Chansu which is a traditional Chinese medicine product of the skin secretions of local toads such as Bufo bufo gargarzians Cantor or Bufo bufo melanostictus Schneider, possesses a wide range of biological and pharmacological activity including cardiotonic, anti-arrhythmia and blood pressure stimulation. Recently, the effects of Chansu in tumor cells have been focused on. This study aimed to examin the effects of cinobufagin, the steroid compound isolated from chansu, on proliferation and apoptosis in human gastric cancer BGC-823 cells, and to explore its potential action mechanism.The results from MTT assay showed that cinobufagin could inhibits the growth of six human tumor cells (human gastric cancer BGC-823 and SGC-7901 cell lines, human hepatoma cell line SMMC-7721, human breast cancer cell line MCF-7, human cervical carcinoma cell line He La, and human promyelocytic leukemia cell line HL-60) in a time and dose-dependent manner. Among the cancer cell lines tested, BGC-823 cells were the most vulnerable to cinobufagin with an IC50 value of approximately 0.095μM.Results from Hoechst 33258 staining and sub-G1 DNA measurement showed cinobufagin could induce apoptosis in BGC-823 cells. Cinobufagin could increase the expression of NF-κB significantly.

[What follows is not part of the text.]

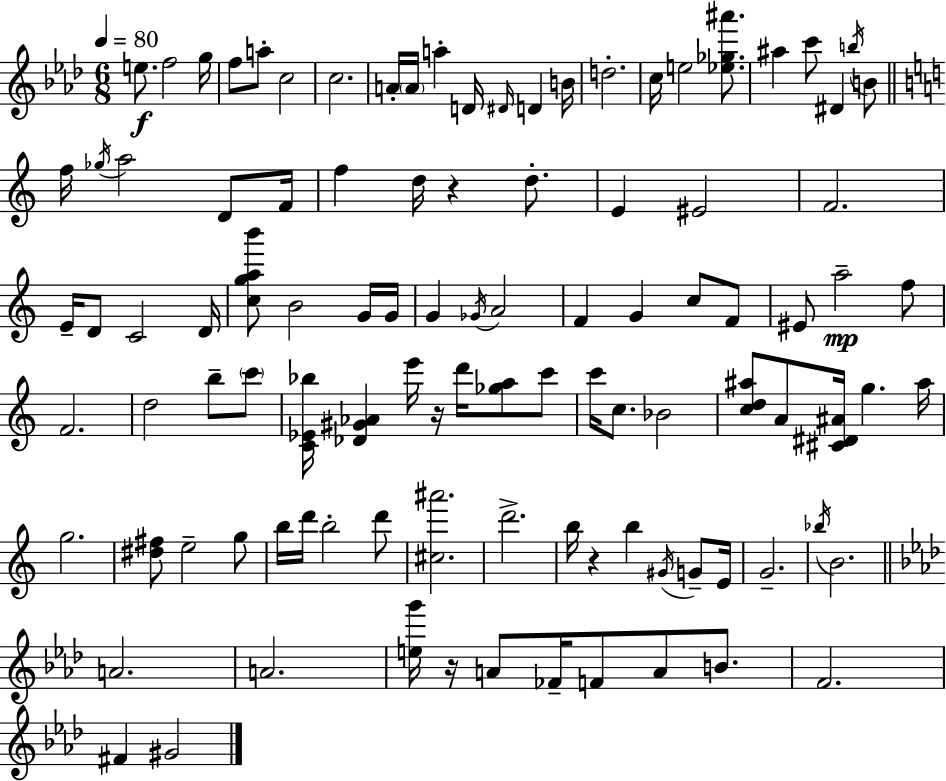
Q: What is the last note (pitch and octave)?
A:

Pyrrolidine dithiocarbamate (PDTC), a potent NF-κB inhibitor, could suppress the induction of apoptosis and activation of NF-κB in BGC-823 cells by cinobufagin.Results from whole-cell patch-clamp recording showed that potassium current in BGC-823 was inhibited by cinobufagin in a voltage-dependent manner and percent inhibitions for the blocking action of cinobufagin (0.05μM and 0.25μM) on Ik was 82.7±2.9%and 51.3±1.7%, respectively.To evaluate the safety of cinobufagin, mice were given to two doses of cinobufagin by intraperitoneal injection. After 30 days injection, organs were examined for damages. Results from water maze showed that cinobufagin (>1.5 mg/kg) could be damage on rats'memory. And histological analysis of cinobufagin treated mice showed that cardiac muscle was the target organ of this toxin.These results suggest that cinobufagin has the ability to induce apoptosis in BGC-823 cells via to NF-κB activation. The present study might provide scientific foundation for cinobufagin to be exploited to be an agent for tumor.